Targeting culture criteria to maximize culture positivity of Neisseria gonorrhoeae in three sexual health clinic settings.

2021 
BACKGROUND: While most gonorrhea (GC) cases in the US are detected using nucleic acid amplification tests (NAATs), isolation of Neisseria gonorrhoeae (NG) using culture specimens is needed for antibiotic susceptibility testing (AST). We present data on NAATs and cultures collected before and during the CDC demonstration project (SURRG) to describe a process to define culture criteria for NG isolation for surveillance of NG with reduced susceptibility. METHODS: For STI clinics in New York City, NY, San Francisco, CA, and Milwaukee, WI, we calculated NAAT positivity by anatomic site in 2016 (pre-SURRG) across three groups: 1) sex partners of persons with GC; 2) patients with symptoms (e.g., urethral or cervical discharge); 3) patients who had tested positive and were returning for GC treatment, and compared it with positivity among all other patients.
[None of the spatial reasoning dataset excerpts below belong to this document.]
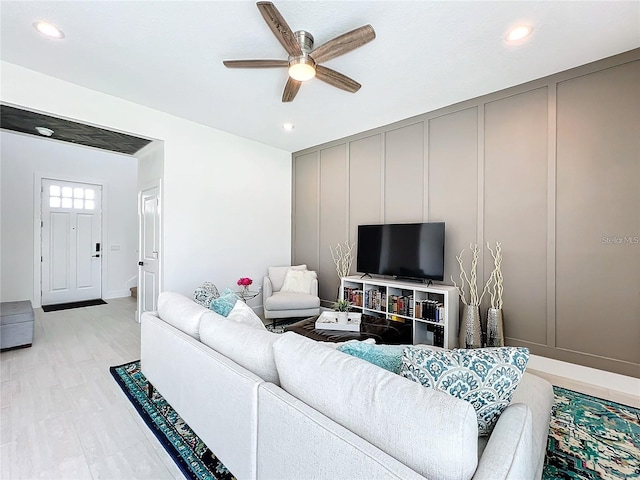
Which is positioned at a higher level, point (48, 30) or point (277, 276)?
point (48, 30)

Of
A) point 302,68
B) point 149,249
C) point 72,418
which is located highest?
point 302,68

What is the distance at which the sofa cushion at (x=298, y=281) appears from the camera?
4465 mm

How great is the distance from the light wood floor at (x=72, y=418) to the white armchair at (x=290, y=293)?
1.61 m

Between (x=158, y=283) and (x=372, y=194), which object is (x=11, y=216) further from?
(x=372, y=194)

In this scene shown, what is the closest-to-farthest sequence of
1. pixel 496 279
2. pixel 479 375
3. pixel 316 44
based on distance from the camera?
pixel 479 375 → pixel 316 44 → pixel 496 279

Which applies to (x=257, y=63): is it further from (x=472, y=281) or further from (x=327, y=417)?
(x=472, y=281)

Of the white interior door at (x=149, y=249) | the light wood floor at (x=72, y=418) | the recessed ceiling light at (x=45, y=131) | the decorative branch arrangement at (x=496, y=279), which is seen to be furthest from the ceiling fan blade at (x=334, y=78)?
the recessed ceiling light at (x=45, y=131)

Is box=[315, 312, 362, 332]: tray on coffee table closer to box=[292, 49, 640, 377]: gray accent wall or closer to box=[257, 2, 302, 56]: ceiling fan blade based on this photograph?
box=[292, 49, 640, 377]: gray accent wall

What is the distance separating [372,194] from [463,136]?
1.36 m

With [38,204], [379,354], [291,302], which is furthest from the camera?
[38,204]

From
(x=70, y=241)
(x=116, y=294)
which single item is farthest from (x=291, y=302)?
(x=70, y=241)

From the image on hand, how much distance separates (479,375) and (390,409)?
352mm

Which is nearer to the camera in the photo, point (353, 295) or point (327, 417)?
point (327, 417)

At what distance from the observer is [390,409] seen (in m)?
0.89
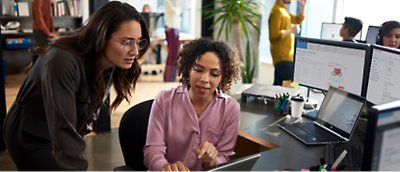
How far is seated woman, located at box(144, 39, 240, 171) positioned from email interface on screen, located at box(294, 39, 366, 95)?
0.79 meters

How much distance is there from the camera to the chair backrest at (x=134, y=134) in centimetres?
169

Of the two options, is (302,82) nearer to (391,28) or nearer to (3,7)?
(391,28)

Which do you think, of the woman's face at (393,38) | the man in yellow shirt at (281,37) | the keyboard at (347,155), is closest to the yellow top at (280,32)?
the man in yellow shirt at (281,37)

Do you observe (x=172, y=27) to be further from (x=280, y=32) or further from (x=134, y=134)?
(x=134, y=134)

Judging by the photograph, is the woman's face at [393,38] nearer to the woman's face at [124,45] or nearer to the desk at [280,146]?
the desk at [280,146]

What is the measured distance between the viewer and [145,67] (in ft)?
18.9

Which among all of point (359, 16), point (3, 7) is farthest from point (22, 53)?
point (359, 16)

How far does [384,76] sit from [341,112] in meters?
0.32

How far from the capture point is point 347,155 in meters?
1.58

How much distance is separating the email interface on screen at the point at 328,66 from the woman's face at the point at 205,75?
87cm

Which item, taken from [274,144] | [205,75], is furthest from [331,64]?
[205,75]

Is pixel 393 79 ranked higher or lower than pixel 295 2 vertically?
lower

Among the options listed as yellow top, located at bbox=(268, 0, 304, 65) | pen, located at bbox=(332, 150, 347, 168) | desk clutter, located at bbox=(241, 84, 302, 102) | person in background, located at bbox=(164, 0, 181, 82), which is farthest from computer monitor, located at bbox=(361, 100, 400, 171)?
person in background, located at bbox=(164, 0, 181, 82)

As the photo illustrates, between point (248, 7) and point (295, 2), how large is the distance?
0.62 metres
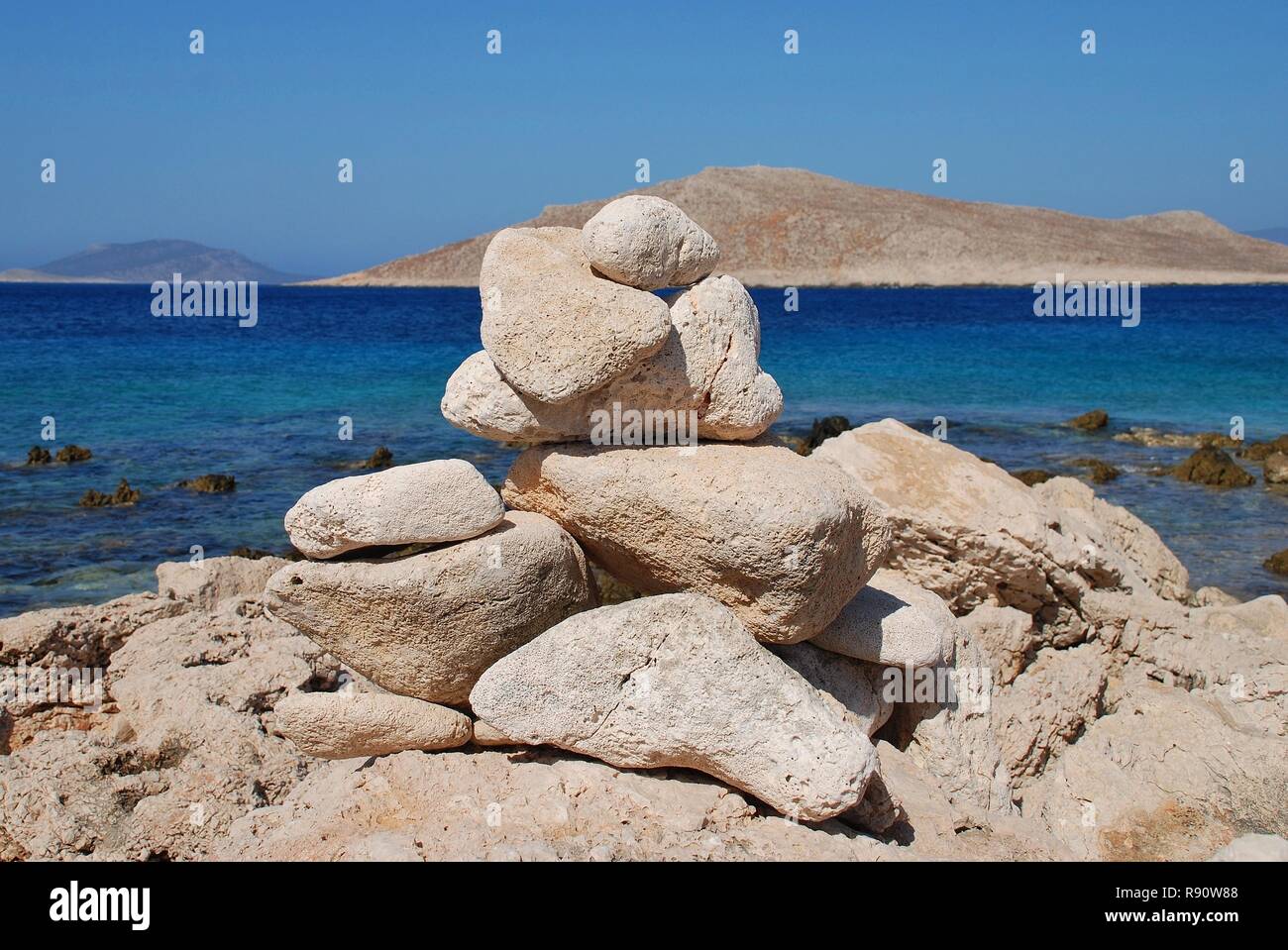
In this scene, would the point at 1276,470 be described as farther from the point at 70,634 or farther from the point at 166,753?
the point at 70,634

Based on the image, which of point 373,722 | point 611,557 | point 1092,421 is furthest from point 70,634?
point 1092,421

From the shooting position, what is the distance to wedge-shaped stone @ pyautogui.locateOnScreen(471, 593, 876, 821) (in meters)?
4.79

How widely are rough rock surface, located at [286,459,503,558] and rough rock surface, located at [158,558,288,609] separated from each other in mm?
3894

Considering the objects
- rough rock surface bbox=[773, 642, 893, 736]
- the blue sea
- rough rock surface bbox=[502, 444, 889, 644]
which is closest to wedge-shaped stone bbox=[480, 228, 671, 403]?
rough rock surface bbox=[502, 444, 889, 644]

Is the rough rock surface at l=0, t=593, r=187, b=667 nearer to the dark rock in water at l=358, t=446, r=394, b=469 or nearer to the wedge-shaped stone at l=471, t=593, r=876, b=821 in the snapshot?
the wedge-shaped stone at l=471, t=593, r=876, b=821

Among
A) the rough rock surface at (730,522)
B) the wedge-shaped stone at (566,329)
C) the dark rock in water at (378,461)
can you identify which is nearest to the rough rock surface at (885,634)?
the rough rock surface at (730,522)

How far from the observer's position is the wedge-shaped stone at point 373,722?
208 inches

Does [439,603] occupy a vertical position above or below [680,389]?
below

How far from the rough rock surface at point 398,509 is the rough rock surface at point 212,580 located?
12.8 ft

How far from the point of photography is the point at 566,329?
505 centimetres

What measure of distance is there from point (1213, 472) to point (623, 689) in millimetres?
14411

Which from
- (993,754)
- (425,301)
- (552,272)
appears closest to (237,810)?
(552,272)
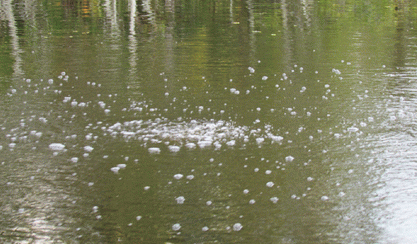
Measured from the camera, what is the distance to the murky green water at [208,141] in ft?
12.3

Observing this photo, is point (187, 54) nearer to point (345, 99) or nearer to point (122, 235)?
point (345, 99)

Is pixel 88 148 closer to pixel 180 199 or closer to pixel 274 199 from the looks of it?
pixel 180 199

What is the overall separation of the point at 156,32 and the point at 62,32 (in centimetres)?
261

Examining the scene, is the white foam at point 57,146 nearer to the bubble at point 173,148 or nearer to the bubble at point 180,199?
the bubble at point 173,148

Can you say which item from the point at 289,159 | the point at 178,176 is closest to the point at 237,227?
the point at 178,176

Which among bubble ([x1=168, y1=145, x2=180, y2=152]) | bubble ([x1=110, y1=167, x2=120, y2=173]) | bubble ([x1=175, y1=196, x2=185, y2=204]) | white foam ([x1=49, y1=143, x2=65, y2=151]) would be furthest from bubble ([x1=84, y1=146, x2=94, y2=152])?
bubble ([x1=175, y1=196, x2=185, y2=204])

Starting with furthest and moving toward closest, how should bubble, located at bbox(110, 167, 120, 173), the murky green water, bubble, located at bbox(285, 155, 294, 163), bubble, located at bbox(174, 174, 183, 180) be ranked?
bubble, located at bbox(285, 155, 294, 163) < bubble, located at bbox(110, 167, 120, 173) < bubble, located at bbox(174, 174, 183, 180) < the murky green water

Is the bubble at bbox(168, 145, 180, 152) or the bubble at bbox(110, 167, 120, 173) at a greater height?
the bubble at bbox(168, 145, 180, 152)

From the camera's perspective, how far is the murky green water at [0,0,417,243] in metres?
3.75

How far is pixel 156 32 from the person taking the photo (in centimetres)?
1301

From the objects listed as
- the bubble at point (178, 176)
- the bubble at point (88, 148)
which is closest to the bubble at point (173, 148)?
the bubble at point (178, 176)

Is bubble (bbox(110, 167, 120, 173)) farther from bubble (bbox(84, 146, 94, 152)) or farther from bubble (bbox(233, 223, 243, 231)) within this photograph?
bubble (bbox(233, 223, 243, 231))

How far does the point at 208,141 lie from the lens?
17.6 feet

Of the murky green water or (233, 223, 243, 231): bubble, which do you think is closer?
(233, 223, 243, 231): bubble
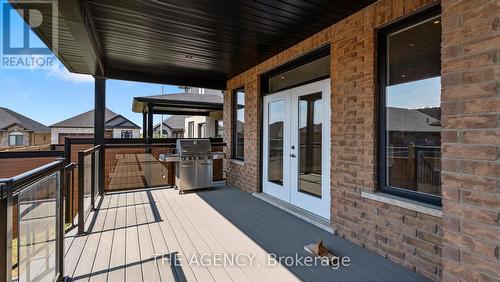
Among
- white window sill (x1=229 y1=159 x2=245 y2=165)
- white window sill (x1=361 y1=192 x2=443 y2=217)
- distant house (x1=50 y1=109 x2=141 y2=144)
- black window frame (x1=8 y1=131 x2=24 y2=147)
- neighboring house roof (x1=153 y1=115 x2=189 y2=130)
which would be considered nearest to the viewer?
white window sill (x1=361 y1=192 x2=443 y2=217)

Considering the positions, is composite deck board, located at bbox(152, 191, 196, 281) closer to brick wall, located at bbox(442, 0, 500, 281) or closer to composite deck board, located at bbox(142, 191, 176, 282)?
composite deck board, located at bbox(142, 191, 176, 282)

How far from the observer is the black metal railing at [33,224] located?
1.25m

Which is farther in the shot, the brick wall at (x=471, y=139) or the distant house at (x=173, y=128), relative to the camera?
the distant house at (x=173, y=128)

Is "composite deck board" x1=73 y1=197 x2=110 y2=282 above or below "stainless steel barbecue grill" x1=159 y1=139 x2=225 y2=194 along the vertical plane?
below

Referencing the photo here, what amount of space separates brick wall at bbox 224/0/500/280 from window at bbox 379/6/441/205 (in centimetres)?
13

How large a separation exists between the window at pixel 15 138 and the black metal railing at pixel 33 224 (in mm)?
26817

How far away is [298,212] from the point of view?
4082 mm

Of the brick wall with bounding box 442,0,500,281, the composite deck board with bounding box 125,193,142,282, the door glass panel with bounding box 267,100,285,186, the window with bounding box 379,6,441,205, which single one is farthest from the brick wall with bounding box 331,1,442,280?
the composite deck board with bounding box 125,193,142,282

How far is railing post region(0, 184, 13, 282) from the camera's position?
1208 millimetres

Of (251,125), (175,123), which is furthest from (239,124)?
(175,123)

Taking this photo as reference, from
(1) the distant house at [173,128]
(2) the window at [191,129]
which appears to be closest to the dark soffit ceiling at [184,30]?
(2) the window at [191,129]

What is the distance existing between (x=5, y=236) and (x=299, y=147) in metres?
3.70

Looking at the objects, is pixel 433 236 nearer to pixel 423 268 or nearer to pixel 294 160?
pixel 423 268

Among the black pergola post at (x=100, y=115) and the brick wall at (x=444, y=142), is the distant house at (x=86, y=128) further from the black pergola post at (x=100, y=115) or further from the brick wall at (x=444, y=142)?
the brick wall at (x=444, y=142)
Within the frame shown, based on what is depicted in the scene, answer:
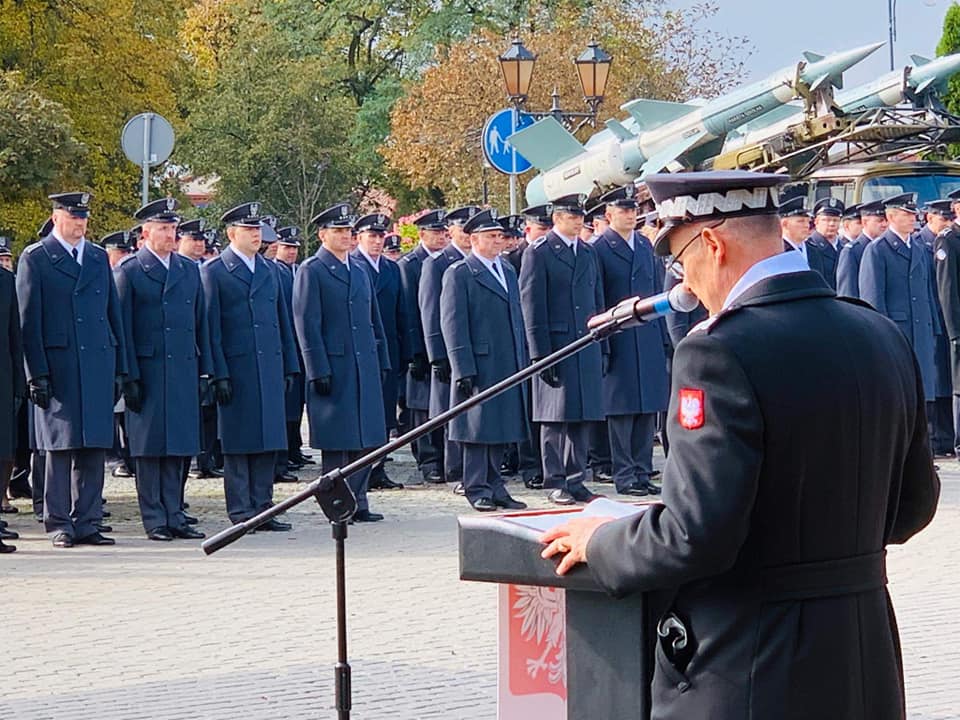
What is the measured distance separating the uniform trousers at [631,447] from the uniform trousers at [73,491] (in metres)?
3.95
We then examined SURRG-period NAAT positivity among patients from whom a culture was or was not collected, and culture positivity, by specimen site and jurisdiction. RESULTS: Pre-SURRG, NAAT positivity across the three select groups was at least twice that of patients who did not meet any criteria. SURRG-period NAAT positivity was higher among patients from whom a culture was also collected. Overall culture positivity was relatively high (NYC:34.8%, SF:26.7%, Milwaukee:24.8%); the proportion of specimens tested widely varied (range 5.7%-26.5%) by jurisdiction. CONCLUSIONS: NAAT data evaluation can inform the establishment of criteria for culture collection for AST. Routine evaluation and quality improvement activities related to culture collection/isolation techniques could increase NG isolation for AST.